Like cloud-born Centaurs, from the mountain's height
With rapid course descending to the fight;
They rush along; the rattling woods give way;
The branches bend before their sweepy sway.
Nor was Praeneste's founder wanting there,
Whom fame reports the son of Mulciber:
Found in the fire, and foster'd in the plains,
A shepherd and a king at once he reigns,
And leads to Turnus' aid his country swains.

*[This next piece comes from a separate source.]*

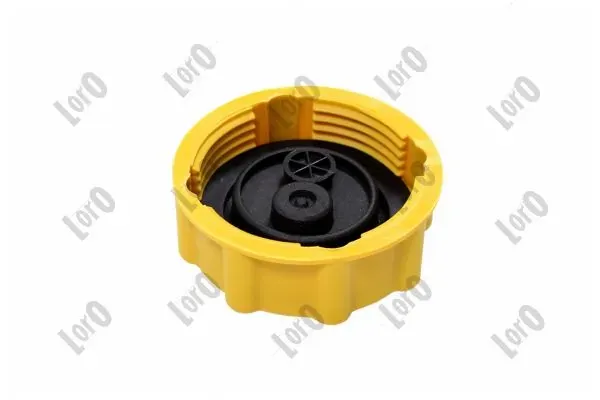 Крышка бачка на Chevrolet Aveo II T250, T255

This is an unremarkable passage, except that Turnus is Aeneas' rival, and the men described are the ones who will do battle against Troy. One is reminded again of the Iliad, where the vanquished Hector is perhaps the noblest of all the characters. Bravery, a sense of duty: these are central components of nobility -- of the notion of "the good" -- in Greek and Roman ethics. If the very willingness to fight is one of the chief criteria for goodness, then the two opposing sides in a battle must almost by definition both be "good." (Sidebar: in this scheme -- which I've cribbed mostly from Nietzsche -- "good" is contrasted with "bad," i.e. cowardly or weak; in the later, Judeo-Christian scheme, "good" takes on characteristics almost indistinguishable from the Greco-Roman "bad," which has been displaced by the notion of "evil.") It is for this reason that one can celebrate one's enemies. For this same reason, one can use the poetic mode of the Greeks to celebrate the Trojans they vanquished.

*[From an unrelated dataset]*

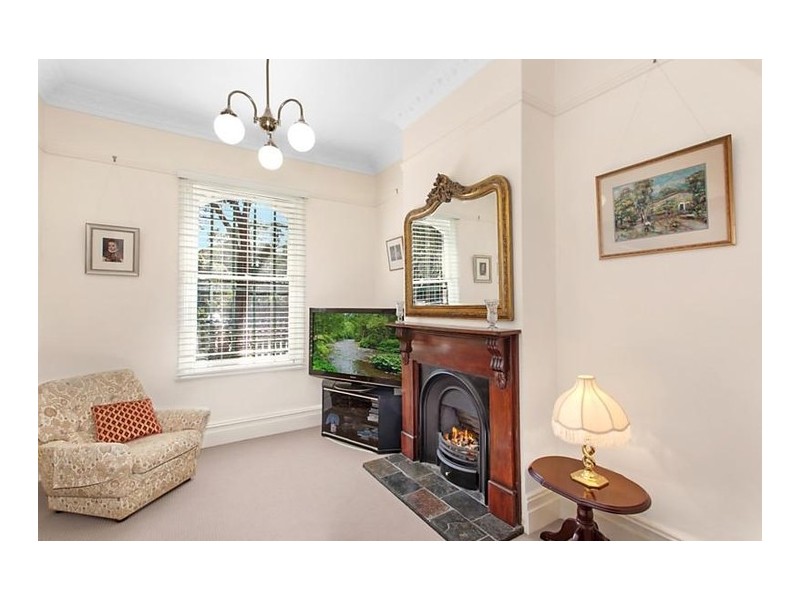 55 Simmons Street, Enmore NSW 2042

So what? Here's what: with the view of life as a battle between fundamentally good opponents who are duty-bound to conflicting ends comes the tragic view that good must sometimes be defeated; with the view of life as a battle between good and evil opponents comes the necessity of demonizing the opposition, and also the belief that good is fated to win. With this last can also come an overambitious desire to spread one's goodness. In the Aeneid, and in its Homeric predecessors, battle is entered into with extreme reluctance. It is only in a world where the inevitable outcome of battle is the vanquishing of evil that one goes looking for a fight.

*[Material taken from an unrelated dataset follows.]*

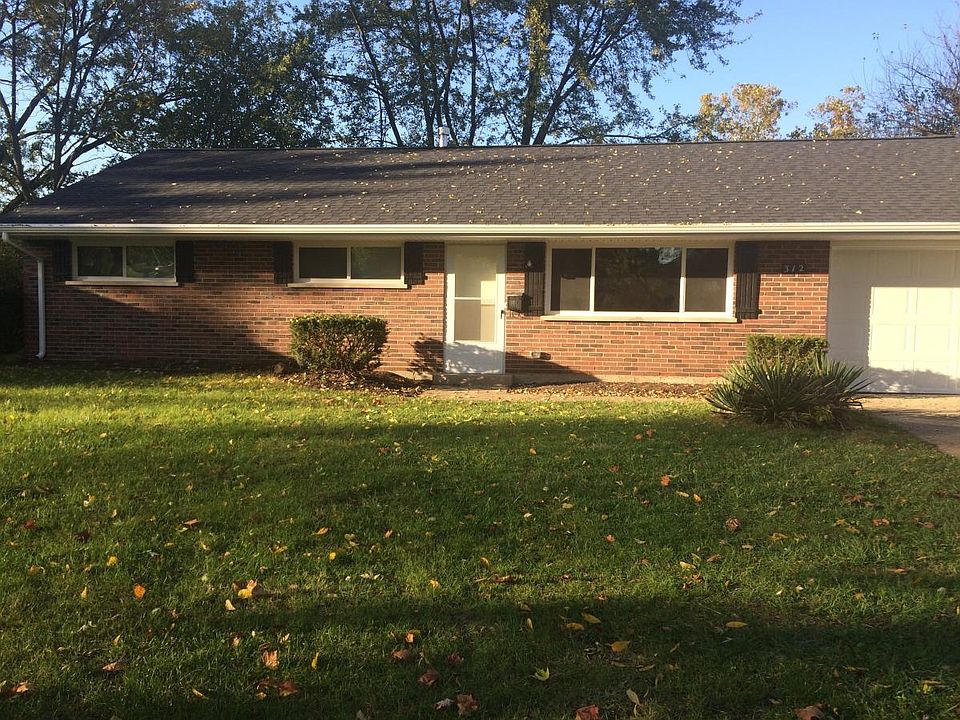 1st image of 312 Orangewood Dr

I'll stop here, in part because I've never been a fan of arguments for the contemporary "relevance" of classical literature. The greatest of these works are great because of what they tell us about humanity in general, not because of anything they might tell us about our current misadventures. But the Aeneid invites one to indulge in these anachronistic readings, because it is an act of anachronistic interpretation itself.
--CRB, April 7, 2007
POSTSCRIPT: I had considered naming the Aeneid my second "Ted-Should-Read-This" Pick. But the truth is I much prefer Robert Fitzgerald's translation to the Dryden translation featured here. So Ted will have to wait.